Anlage 4 GO, Richtlinie zur Behandlung der Ausschussprotokolle

  1. 1.

    Protokolle öffentlicher Sitzungen von Ausschüssen (außer Untersuchungsausschüssen) einschließlich öffentlicher Anhörungen sind wie Protokolle von Plenarsitzungen jedermann zugänglich.

  2. 2.

    Protokolle nicht öffentlicher Sitzungen der Ausschüsse, die weder Untersuchungsausschüsse betreffen noch ausdrücklich als Verschlusssache gekennzeichnet sind, darf in den der Verwaltung des Landtags unterstehenden Räumen einsehen, wer ein berechtigtes Interesse nachweist.
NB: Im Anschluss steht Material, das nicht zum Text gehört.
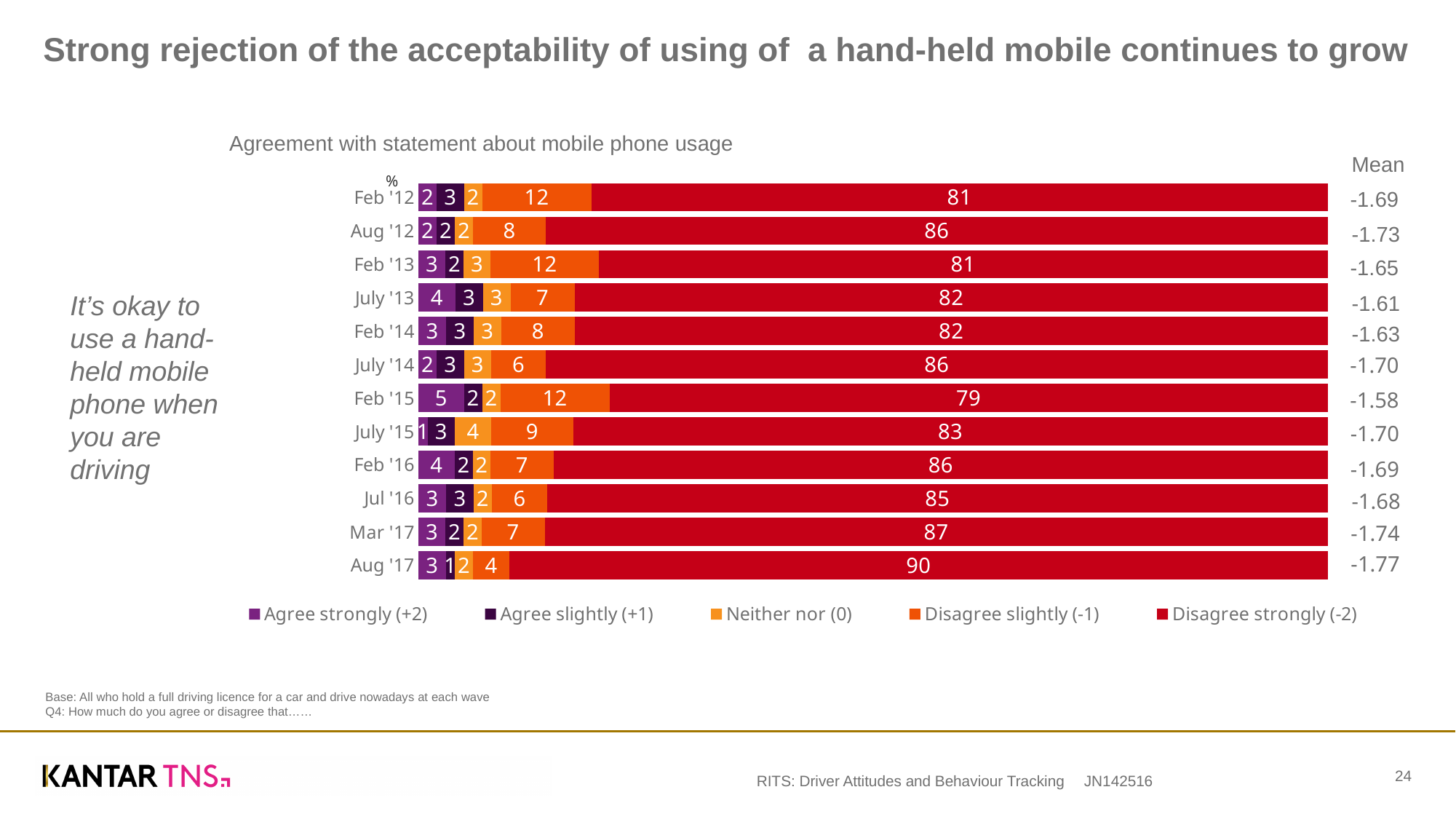
What is the Agree strongly (+2) value for Feb '15? 5 Which wave has the larger Disagree slightly (-1) value, Feb '13 or July '13? Feb '13 How many series does the legend list? 5 What is the Disagree slightly (-1) value for Feb '15? 12 What is the total of the stacked bar for Feb '12? 100 What is the difference between the Disagree strongly (-2) values for Aug '17 and Feb '12? 9 What is the first entry listed in the chart legend? Agree strongly (+2) What is the Disagree strongly (-2) value for Aug '17? 90 Which wave has the lowest Disagree strongly (-2) value? Feb '15 Which wave has the highest Disagree strongly (-2) value? Aug '17 How many survey waves (bars) are shown in the chart? 12 What kind of chart is shown on the slide? bar chart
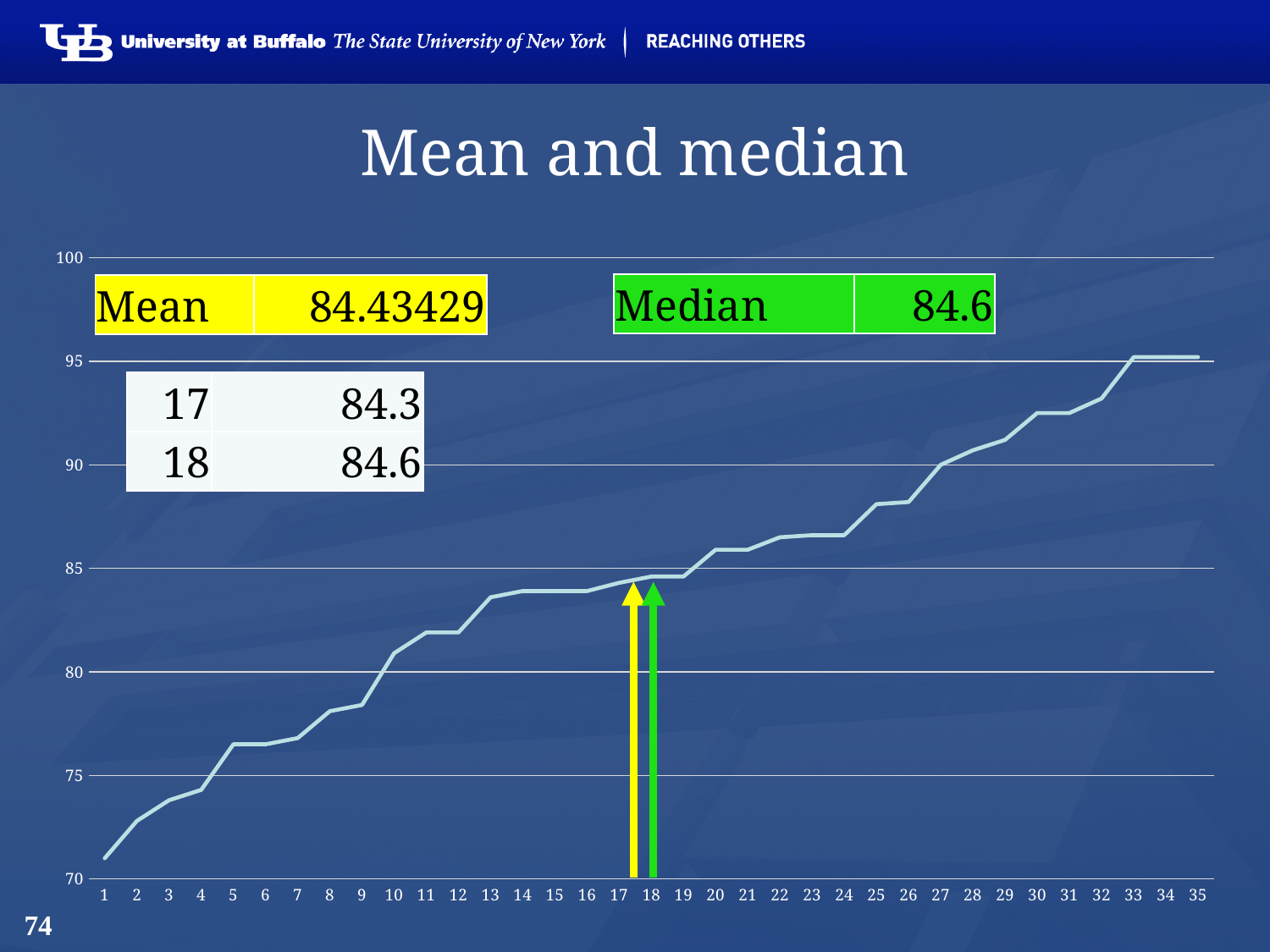
What is the mean value shown on the slide? 84.43429 Is the value for point 30 greater or less than 90? greater What is the value for point 17 according to the table on the slide? 84.3 What is the title of the slide? Mean and median What is the value for point 18 according to the table on the slide? 84.6 Is the value for point 1 greater or less than 75? less What is the median value shown on the slide? 84.6 Which point has the lowest value on the chart? 1 What kind of chart is shown on the slide? line chart How many data points are plotted along the x axis? 35 Do the plotted values rise or fall as the x axis goes from 1 to 35? rise What is the difference between the values for point 18 and point 17? 0.3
    Dies gilt unter folgenden Bedingungen:

    1. 2.1

      Ob ein berechtigtes Interesse vorliegt, entscheidet der Präsident, der die Einsichtnahme mit weiteren Auflagen verbinden kann.

    2. 2.2

      Die Einsichtnahme ist nur zulässig

      1. a)

        bei Gesetzen nach deren Verkündung,

      2. b)

        bei im Plenum abschließend zu behandelnden Anträgen, wenn deren abschließende Behandlung erfolgt ist,

      3. c)

        in allen anderen Fällen nach Beendigung der Wahlperiode.

    3. 2.3

      Halten die Ausschüsse weitere Einschränkungen für erforderlich, so ist dies auf den Protokollen zu vermerken; über Streitfälle entscheidet das Präsidium.

    4. 2.4

      Die Mitglieder des Landtags oder die Mitglieder der Verwaltung, die nach erfolgter Genehmigung des Präsidenten die Einsichtnahme gewähren, sind dafür verantwortlich, dass diese nur für die Protokollauszüge erfolgt, für die die Voraussetzungen 2.1 bis 2.3 erfüllt sind.

    5. 2.5

      Für Protokolle über die Behandlung von Gegenständen mit personenbezogenen Daten ist jegliche Einsichtnahme ausgeschlossen.

  3. 3.

    Für Protokolle der Untersuchungsausschüsse gilt gemäß § 12 Abs. 3 UAusschG vom 12. Februar 1991 in der jeweils geltenden Fassung Folgendes:

    1. 3.1

      Bis zur Beendigung des Untersuchungsauftrages beziehungsweise bis zur Auflösung des Ausschusses sind Veröffentlichungen von Protokollen nicht zulässig. Über die Einsichtnahme in Protokolle aus öffentlichen und nicht öffentlichen Sitzungen und deren Weitergabe im Einzelfall entscheidet der Untersuchungsausschuss unter Berücksichtigung der Erfordernisse des Geheimnisschutzes.

    2. 3.2

      Nach der Beendigung des Untersuchungsauftrages beziehungsweise nach der Auflösung des Ausschusses ist die Einsichtnahme in Protokolle öffentlicher Sitzungen für jedermann möglich.

      Über die Einsichtnahme in Protokolle nicht öffentlicher Sitzungen sowie über die Weitergabe von Protokollen öffentlicher und nicht öffentlicher Sitzungen entscheidet der Präsident des Landtags.

      Vor Beendigung seines Auftrages kann der Untersuchungsausschuss Empfehlungen über die spätere Behandlung seiner Protokolle geben.

    3. 3.3

      Der Präsident des Landtags sowie die Untersuchungsausschüsse wägen bei ihren Entscheidungen über die Einsichtgewährung in Protokolle und deren Weitergabe die Belange der Ersuchenden mit den Interessen der Abgeordneten und denen von schutzwürdigen Dritten ab.